(Source data)

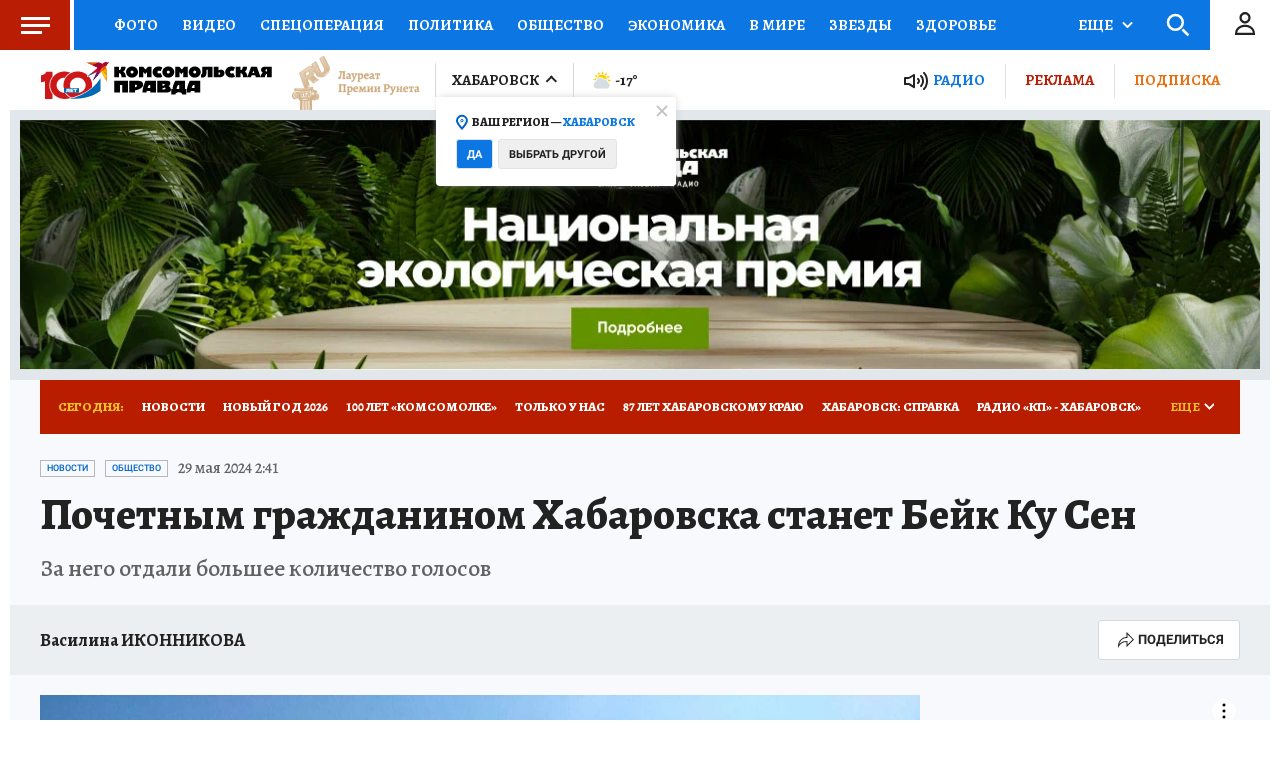

--- FILE ---
content_type: text/html
request_url: https://tns-counter.ru/nc01a**R%3Eundefined*kp_ru/ru/UTF-8/tmsec=kp_ru/760251145***
body_size: -72
content:
802776096969D43CX1768543292:802776096969D43CX1768543292

--- FILE ---
content_type: text/html; charset=UTF-8
request_url: https://tech.punchmedia.ru/sync/?pn=_pm_&pu=y8gnxymnlkjmgydwtyg1wqh3xz1kiazm4pu&pt=30
body_size: 426
content:
{"pmg":{"pu":"WuMln1YzFuCx"},"_pm_":{"pu":"y8gnxymnlkjmgydwtyg1wqh3xz1kiazm4pu"}}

Your assignment
The answer should be an exact copy of the lines from the one containing "body_size: -72" through the last line of the entries, both included.

Answer to the problem
body_size: -72
content:
802776096969D43CX1768543292:802776096969D43CX1768543292

--- FILE ---
content_type: text/html; charset=UTF-8
request_url: https://tech.punchmedia.ru/sync/?pn=_pm_&pu=y8gnxymnlkjmgydwtyg1wqh3xz1kiazm4pu&pt=30
body_size: 426
content:
{"pmg":{"pu":"WuMln1YzFuCx"},"_pm_":{"pu":"y8gnxymnlkjmgydwtyg1wqh3xz1kiazm4pu"}}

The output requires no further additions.